* _ASSIGNMENT_: From the line holding "Q: Label granularity?" to the final line below, restate each line word for word and add nothing.

---- EXERCISE DATA

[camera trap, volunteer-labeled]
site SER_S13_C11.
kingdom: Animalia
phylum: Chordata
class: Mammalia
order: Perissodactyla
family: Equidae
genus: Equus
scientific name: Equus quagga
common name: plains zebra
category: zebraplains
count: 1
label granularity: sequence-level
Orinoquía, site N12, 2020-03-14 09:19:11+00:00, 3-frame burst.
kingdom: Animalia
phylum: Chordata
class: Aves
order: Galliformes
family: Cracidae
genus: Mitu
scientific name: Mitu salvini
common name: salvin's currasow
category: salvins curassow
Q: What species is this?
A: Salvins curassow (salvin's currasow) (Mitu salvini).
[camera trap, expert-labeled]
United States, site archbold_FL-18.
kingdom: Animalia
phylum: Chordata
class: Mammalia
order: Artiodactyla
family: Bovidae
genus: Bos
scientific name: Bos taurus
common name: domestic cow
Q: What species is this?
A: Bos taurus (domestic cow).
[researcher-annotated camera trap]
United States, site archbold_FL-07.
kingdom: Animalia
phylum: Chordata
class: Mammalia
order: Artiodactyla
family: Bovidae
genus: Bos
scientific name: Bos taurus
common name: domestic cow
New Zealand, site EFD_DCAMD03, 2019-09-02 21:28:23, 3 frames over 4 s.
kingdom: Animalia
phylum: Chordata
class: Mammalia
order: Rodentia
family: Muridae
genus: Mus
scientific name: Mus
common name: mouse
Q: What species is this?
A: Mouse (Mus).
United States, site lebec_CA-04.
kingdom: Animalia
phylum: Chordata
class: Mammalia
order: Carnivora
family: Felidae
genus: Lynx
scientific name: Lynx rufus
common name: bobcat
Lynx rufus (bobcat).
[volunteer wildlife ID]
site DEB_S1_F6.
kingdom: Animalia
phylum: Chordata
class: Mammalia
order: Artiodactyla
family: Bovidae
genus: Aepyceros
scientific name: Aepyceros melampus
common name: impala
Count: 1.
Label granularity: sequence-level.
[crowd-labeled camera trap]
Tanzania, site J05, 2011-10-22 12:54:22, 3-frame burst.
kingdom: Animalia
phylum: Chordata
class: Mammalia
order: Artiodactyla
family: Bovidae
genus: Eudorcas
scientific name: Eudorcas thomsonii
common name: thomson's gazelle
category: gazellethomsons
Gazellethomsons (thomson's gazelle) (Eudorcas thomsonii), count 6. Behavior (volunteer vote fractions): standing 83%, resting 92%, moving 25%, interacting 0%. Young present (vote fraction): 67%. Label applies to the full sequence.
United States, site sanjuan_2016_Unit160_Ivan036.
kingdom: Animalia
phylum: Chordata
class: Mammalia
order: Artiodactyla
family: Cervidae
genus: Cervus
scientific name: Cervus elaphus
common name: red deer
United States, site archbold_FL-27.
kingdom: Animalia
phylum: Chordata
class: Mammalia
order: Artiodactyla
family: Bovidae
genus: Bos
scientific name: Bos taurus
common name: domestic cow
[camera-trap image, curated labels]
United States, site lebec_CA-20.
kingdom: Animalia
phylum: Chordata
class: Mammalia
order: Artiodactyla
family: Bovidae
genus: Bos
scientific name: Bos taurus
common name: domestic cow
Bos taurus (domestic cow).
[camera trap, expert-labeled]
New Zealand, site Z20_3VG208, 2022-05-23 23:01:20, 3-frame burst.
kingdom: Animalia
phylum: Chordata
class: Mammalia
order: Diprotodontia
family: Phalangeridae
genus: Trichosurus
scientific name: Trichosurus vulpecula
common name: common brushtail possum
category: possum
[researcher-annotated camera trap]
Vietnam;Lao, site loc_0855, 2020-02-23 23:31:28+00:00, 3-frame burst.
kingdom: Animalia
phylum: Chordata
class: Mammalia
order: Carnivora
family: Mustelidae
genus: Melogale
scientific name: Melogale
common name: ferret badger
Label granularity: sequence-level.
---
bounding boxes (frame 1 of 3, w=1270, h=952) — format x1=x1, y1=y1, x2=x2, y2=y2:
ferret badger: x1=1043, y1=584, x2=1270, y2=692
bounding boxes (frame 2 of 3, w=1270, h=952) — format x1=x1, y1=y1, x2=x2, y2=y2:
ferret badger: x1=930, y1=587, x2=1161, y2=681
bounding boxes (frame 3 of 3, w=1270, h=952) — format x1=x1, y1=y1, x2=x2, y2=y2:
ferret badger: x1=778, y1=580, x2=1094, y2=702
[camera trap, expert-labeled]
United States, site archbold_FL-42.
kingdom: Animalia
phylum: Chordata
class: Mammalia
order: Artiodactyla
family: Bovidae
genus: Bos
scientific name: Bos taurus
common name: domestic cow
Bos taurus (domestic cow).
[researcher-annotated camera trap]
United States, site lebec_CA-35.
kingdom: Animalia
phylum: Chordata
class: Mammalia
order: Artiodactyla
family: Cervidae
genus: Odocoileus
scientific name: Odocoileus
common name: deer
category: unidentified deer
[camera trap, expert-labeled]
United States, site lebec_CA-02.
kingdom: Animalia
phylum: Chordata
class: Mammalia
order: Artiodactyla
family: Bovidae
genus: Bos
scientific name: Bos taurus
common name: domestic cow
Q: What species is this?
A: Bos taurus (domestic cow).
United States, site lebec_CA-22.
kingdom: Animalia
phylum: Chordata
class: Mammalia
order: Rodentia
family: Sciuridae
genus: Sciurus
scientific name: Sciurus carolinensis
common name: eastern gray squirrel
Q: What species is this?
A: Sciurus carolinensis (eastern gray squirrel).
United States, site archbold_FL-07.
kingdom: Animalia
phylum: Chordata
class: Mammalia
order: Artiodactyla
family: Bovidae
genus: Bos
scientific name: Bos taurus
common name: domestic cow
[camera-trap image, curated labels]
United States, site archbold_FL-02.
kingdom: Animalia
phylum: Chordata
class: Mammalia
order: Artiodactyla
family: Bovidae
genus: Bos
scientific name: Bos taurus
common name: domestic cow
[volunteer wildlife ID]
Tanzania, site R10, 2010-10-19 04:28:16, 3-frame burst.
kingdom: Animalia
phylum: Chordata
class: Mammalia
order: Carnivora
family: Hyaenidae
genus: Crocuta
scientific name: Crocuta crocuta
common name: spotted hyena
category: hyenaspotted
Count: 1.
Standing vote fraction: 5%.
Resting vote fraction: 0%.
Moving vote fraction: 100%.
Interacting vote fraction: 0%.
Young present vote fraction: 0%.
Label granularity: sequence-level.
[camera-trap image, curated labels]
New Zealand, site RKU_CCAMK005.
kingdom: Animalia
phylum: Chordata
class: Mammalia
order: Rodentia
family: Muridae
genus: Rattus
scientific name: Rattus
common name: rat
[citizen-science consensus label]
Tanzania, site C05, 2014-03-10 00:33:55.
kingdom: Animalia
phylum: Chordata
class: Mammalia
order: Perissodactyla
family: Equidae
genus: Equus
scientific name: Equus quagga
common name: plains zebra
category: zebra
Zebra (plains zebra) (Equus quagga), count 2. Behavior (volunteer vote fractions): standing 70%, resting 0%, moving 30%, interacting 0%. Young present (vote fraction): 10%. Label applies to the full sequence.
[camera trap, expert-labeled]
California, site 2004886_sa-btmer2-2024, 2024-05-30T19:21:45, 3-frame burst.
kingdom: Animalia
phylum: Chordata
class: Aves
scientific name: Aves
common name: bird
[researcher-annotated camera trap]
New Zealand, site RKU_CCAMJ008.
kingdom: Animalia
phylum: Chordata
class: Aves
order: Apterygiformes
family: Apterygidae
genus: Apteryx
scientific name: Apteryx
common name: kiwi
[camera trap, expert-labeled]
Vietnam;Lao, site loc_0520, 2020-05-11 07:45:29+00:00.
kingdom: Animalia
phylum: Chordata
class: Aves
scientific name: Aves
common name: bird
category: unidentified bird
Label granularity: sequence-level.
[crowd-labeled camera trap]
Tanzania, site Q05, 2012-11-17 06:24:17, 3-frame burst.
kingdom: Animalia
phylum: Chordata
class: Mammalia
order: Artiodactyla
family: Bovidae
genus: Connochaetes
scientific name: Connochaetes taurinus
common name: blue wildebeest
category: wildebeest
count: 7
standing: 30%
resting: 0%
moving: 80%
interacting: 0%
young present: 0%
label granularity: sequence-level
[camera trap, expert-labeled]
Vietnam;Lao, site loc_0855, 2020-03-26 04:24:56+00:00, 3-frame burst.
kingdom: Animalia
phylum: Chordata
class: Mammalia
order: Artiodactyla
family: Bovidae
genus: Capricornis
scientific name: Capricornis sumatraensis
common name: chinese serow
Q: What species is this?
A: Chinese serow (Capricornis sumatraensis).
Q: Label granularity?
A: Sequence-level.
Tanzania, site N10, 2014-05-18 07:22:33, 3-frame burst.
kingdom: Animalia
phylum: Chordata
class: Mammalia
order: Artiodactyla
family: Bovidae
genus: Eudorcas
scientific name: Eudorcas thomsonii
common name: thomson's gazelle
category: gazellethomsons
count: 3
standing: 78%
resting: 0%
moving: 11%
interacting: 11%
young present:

--------

* _SOLUTION TO THIS PROBLEM_:
Q: Label granularity?
A: Sequence-level.
Tanzania, site N10, 2014-05-18 07:22:33, 3-frame burst.
kingdom: Animalia
phylum: Chordata
class: Mammalia
order: Artiodactyla
family: Bovidae
genus: Eudorcas
scientific name: Eudorcas thomsonii
common name: thomson's gazelle
category: gazellethomsons
count: 3
standing: 78%
resting: 0%
moving: 11%
interacting: 11%
young present:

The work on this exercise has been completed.